Matadi, complémentaire ou concurrent?
A noter qu’à 130 km en amont sur la rive gauche du fleuve, un autre projet -complémentaire ou concurrent selon les avis- est engagé. Il s’agit de la modernisation du port fluvio-maritime de Matadi (2,5 millions de tonnes). Grâce au transfert de charge depuis les ports maritimes du Congo Brazzaville ou d’Angola, Matadi fait office de porte d’entrée vers la RD Congo. Son principal atout ? Matadi bénéficie d’une meilleure connectivité que Banana vers Kinshasa grâce à la RN1 (330km) et une ligne de chemin de fer de 366 km, à faible écartement toutefois.
Toutefois, tant le port, que les infrastructures et cette liaison ferrée nécessitent de lourds investissements de modernisation et en particulier les actifs gérés par la Société commerciale des transports et des ports (SCTP, ex-Office national des transports).
En ce sens, ce premier semestre, la RD Congo a conclu un accord avec le Qatar, allié sur ce dossier au groupe logistique MSC, concessionnaire du projet, pour relancer la SCTP. Signé le 25 avril 2022 à Kinshasa en présence de Félix Tshisekedi, ce « deal » qui implique le fonds qatari Maha Capital fait suite à un vaste accord-cadre d’investissement conclu entre l’Émirat du Qatar et le chef de l’Etat congolais à Doha fin mars 2021.
Les détails ne sont pas connus mais cette concession de gré à gré prévoit, selon les déclarations de Chérubin Okende Senga, à la fois l’apurement d’une part des importantes dettes sociales de la SCTP et surtout de nouveaux investissements de la part du concessionnaire.
Enfin, sur ce site, le groupe philippin ICTSI, concessionnaire du terminal à conteneur via Matadi Gateway Terminal (MGT) dont il détient 52% (au côté du groupe privé congolais Leyda à hauteur de 38% et de la SCTP pour 10%) a annoncé en décembre 2019 un investissement de 100 millions de dollars.
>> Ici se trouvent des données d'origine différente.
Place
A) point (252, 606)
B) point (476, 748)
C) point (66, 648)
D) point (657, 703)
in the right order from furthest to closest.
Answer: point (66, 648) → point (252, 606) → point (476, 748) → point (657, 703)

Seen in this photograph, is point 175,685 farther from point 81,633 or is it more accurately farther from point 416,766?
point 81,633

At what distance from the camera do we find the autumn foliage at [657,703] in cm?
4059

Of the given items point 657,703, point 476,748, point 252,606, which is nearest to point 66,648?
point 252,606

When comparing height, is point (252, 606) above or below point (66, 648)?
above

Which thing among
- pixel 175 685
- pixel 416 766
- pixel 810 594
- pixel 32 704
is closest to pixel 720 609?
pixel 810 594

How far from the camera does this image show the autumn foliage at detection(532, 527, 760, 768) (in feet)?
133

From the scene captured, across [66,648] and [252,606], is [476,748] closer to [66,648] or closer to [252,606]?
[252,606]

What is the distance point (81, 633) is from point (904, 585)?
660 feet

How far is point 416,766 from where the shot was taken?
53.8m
Ceci pour porter, à terme, la capacité du port fluvio-maritime à 400 000 conteneurs TEU contre environ 120 000 aujourd’hui. Ceci en allongeant les quais (500 m contre 350 actuellement) et draguant les abords du port jusqu’à 12,5 m pour accueillir de plus gros navires.
A très court terme, la RD Congo, via la SCTP, vient de bénéficier le 13 juillet dernier d’un don de 18 millions de dollars de la coopération japonaise (JICA) pour introduire un système numérique d’exploitation du terminal (Terminal Operating System ou TOS) et réhabiliter l’espace de stockage des conteneurs.
Bref, ça s’active à l’extrême ouest du pays, même s’il faudra maintenant mener tous ces projets à bien.